Is our experiment working? Yes and no. We’ve mostly met the $75 weekly goal though we dip into the $37.50 set aside each week for “extras” and we’re not tracking everything quite the way Jordan Page does. We could probably do better and I don’t consider us to be frugal superstars. But we’re meeting our budget goal and setting aside the savings for a family vacation or something fun. The price book helps track the going rate for different goods. We can tell if something is actually a deal or if the “special” is the same as the regular price or even above the regular price elsewhere. We could save more if everyone in the house ate the same food and liked the same things. My partner and I alternate making weekly grocery lists and meal planning and we don’t always want the same foods. IBS makes things complicated because there are foods I just can’t eat and my son and my partner love meat so we’re balancing the grocery list to give everyone a bit of what they like.
While we try to limit the number of stores visited each week, we often end up at three different stores, racking up air miles and loyalty points where they’re offered.
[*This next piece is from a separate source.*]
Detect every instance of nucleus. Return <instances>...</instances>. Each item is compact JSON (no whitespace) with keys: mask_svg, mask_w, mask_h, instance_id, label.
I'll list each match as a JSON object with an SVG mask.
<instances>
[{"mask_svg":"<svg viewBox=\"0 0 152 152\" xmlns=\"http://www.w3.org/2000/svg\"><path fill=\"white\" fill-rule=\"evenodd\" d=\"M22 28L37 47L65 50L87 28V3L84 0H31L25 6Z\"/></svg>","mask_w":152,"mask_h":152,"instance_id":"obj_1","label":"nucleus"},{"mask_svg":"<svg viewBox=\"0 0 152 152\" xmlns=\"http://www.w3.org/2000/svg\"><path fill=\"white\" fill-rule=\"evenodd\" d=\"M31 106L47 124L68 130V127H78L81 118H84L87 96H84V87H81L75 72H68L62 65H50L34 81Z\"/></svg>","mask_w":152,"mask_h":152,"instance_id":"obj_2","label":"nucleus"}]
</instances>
Since I don’t drive and we’re in Vaudreuil, I’m counting on my partner to do the driving and he’s not crazy about going from store to store.
We’re not alone in taking a frugal approach to grocery shopping and it seems the big box grocery stores are taking notice. Last week IGA (Sobeys Québec) announced it was chopping regular prices on 8,500 products by 5 to 7 percent. This “permanent price drop” affects mostly dry goods but doesn’t include fresh products or meats, leaving critics to suggest it’s just a marketing ploy.
I say bring on the grocery wars, we’re ready for them.